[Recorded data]
▬▬▬▬▬▬▬▬▬▬

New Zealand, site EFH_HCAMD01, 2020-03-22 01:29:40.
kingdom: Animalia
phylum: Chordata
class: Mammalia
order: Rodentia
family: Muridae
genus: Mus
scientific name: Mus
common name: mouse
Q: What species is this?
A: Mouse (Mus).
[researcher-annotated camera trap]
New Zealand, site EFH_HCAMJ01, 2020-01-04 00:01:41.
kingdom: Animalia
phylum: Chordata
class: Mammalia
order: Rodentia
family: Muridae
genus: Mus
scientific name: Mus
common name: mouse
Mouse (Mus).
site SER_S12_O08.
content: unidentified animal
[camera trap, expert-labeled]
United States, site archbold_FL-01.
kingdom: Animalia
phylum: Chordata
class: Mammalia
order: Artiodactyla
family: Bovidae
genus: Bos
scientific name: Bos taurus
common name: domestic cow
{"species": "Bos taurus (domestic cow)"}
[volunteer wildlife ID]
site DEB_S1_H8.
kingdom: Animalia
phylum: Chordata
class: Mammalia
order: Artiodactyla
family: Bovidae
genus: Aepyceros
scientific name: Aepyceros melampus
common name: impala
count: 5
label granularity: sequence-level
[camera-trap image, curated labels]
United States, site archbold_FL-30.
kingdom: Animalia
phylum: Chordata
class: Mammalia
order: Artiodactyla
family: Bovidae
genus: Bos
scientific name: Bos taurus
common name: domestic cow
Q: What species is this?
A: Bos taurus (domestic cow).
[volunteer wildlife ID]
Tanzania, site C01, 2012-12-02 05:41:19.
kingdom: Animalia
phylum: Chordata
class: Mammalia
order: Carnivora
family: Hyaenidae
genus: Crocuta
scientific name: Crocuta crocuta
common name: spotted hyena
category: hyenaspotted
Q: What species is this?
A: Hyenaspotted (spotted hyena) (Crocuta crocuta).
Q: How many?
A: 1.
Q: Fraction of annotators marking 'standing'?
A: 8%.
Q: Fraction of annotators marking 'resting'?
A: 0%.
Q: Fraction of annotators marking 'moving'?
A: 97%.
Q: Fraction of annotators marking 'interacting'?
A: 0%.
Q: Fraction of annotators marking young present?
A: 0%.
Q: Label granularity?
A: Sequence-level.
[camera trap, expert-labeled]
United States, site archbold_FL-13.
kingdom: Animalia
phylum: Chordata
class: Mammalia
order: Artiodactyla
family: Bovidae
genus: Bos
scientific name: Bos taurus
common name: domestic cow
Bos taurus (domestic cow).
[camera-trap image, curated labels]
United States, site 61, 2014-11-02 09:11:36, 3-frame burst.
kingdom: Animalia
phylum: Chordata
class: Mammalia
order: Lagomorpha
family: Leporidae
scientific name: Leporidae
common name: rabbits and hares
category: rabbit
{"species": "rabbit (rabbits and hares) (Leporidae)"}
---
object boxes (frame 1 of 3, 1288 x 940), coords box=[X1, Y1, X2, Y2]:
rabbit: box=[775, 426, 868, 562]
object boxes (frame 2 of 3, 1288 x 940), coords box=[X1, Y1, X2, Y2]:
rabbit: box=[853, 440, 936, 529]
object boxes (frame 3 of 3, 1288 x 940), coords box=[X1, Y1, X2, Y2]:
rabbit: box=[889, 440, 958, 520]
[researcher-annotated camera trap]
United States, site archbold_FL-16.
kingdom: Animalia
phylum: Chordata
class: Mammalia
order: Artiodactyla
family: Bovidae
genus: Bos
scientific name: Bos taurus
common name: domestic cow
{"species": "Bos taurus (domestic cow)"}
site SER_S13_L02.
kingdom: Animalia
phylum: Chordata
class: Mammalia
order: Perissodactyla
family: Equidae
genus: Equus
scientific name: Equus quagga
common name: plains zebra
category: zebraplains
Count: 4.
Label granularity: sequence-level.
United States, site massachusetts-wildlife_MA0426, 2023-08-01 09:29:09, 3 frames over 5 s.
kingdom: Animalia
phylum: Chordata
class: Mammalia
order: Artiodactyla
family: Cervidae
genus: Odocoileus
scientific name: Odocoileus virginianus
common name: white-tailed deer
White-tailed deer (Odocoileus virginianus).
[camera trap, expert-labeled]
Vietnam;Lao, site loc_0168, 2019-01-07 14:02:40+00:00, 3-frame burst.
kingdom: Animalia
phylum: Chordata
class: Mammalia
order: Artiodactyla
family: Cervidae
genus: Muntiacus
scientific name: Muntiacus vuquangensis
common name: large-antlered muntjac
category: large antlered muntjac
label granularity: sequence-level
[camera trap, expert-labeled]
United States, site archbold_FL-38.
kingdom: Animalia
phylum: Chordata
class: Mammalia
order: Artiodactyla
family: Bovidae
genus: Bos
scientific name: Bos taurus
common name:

▬▬▬▬▬▬▬▬▬▬

§ **Work to be completed**
Reprint the entries above in full, exactly as they are.

§ **Task output**
New Zealand, site EFH_HCAMD01, 2020-03-22 01:29:40.
kingdom: Animalia
phylum: Chordata
class: Mammalia
order: Rodentia
family: Muridae
genus: Mus
scientific name: Mus
common name: mouse
Q: What species is this?
A: Mouse (Mus).
[researcher-annotated camera trap]
New Zealand, site EFH_HCAMJ01, 2020-01-04 00:01:41.
kingdom: Animalia
phylum: Chordata
class: Mammalia
order: Rodentia
family: Muridae
genus: Mus
scientific name: Mus
common name: mouse
Mouse (Mus).
site SER_S12_O08.
content: unidentified animal
[camera trap, expert-labeled]
United States, site archbold_FL-01.
kingdom: Animalia
phylum: Chordata
class: Mammalia
order: Artiodactyla
family: Bovidae
genus: Bos
scientific name: Bos taurus
common name: domestic cow
{"species": "Bos taurus (domestic cow)"}
[volunteer wildlife ID]
site DEB_S1_H8.
kingdom: Animalia
phylum: Chordata
class: Mammalia
order: Artiodactyla
family: Bovidae
genus: Aepyceros
scientific name: Aepyceros melampus
common name: impala
count: 5
label granularity: sequence-level
[camera-trap image, curated labels]
United States, site archbold_FL-30.
kingdom: Animalia
phylum: Chordata
class: Mammalia
order: Artiodactyla
family: Bovidae
genus: Bos
scientific name: Bos taurus
common name: domestic cow
Q: What species is this?
A: Bos taurus (domestic cow).
[volunteer wildlife ID]
Tanzania, site C01, 2012-12-02 05:41:19.
kingdom: Animalia
phylum: Chordata
class: Mammalia
order: Carnivora
family: Hyaenidae
genus: Crocuta
scientific name: Crocuta crocuta
common name: spotted hyena
category: hyenaspotted
Q: What species is this?
A: Hyenaspotted (spotted hyena) (Crocuta crocuta).
Q: How many?
A: 1.
Q: Fraction of annotators marking 'standing'?
A: 8%.
Q: Fraction of annotators marking 'resting'?
A: 0%.
Q: Fraction of annotators marking 'moving'?
A: 97%.
Q: Fraction of annotators marking 'interacting'?
A: 0%.
Q: Fraction of annotators marking young present?
A: 0%.
Q: Label granularity?
A: Sequence-level.
[camera trap, expert-labeled]
United States, site archbold_FL-13.
kingdom: Animalia
phylum: Chordata
class: Mammalia
order: Artiodactyla
family: Bovidae
genus: Bos
scientific name: Bos taurus
common name: domestic cow
Bos taurus (domestic cow).
[camera-trap image, curated labels]
United States, site 61, 2014-11-02 09:11:36, 3-frame burst.
kingdom: Animalia
phylum: Chordata
class: Mammalia
order: Lagomorpha
family: Leporidae
scientific name: Leporidae
common name: rabbits and hares
category: rabbit
{"species": "rabbit (rabbits and hares) (Leporidae)"}
---
object boxes (frame 1 of 3, 1288 x 940), coords box=[X1, Y1, X2, Y2]:
rabbit: box=[775, 426, 868, 562]
object boxes (frame 2 of 3, 1288 x 940), coords box=[X1, Y1, X2, Y2]:
rabbit: box=[853, 440, 936, 529]
object boxes (frame 3 of 3, 1288 x 940), coords box=[X1, Y1, X2, Y2]:
rabbit: box=[889, 440, 958, 520]
[researcher-annotated camera trap]
United States, site archbold_FL-16.
kingdom: Animalia
phylum: Chordata
class: Mammalia
order: Artiodactyla
family: Bovidae
genus: Bos
scientific name: Bos taurus
common name: domestic cow
{"species": "Bos taurus (domestic cow)"}
site SER_S13_L02.
kingdom: Animalia
phylum: Chordata
class: Mammalia
order: Perissodactyla
family: Equidae
genus: Equus
scientific name: Equus quagga
common name: plains zebra
category: zebraplains
Count: 4.
Label granularity: sequence-level.
United States, site massachusetts-wildlife_MA0426, 2023-08-01 09:29:09, 3 frames over 5 s.
kingdom: Animalia
phylum: Chordata
class: Mammalia
order: Artiodactyla
family: Cervidae
genus: Odocoileus
scientific name: Odocoileus virginianus
common name: white-tailed deer
White-tailed deer (Odocoileus virginianus).
[camera trap, expert-labeled]
Vietnam;Lao, site loc_0168, 2019-01-07 14:02:40+00:00, 3-frame burst.
kingdom: Animalia
phylum: Chordata
class: Mammalia
order: Artiodactyla
family: Cervidae
genus: Muntiacus
scientific name: Muntiacus vuquangensis
common name: large-antlered muntjac
category: large antlered muntjac
label granularity: sequence-level
[camera trap, expert-labeled]
United States, site archbold_FL-38.
kingdom: Animalia
phylum: Chordata
class: Mammalia
order: Artiodactyla
family: Bovidae
genus: Bos
scientific name: Bos taurus
common name:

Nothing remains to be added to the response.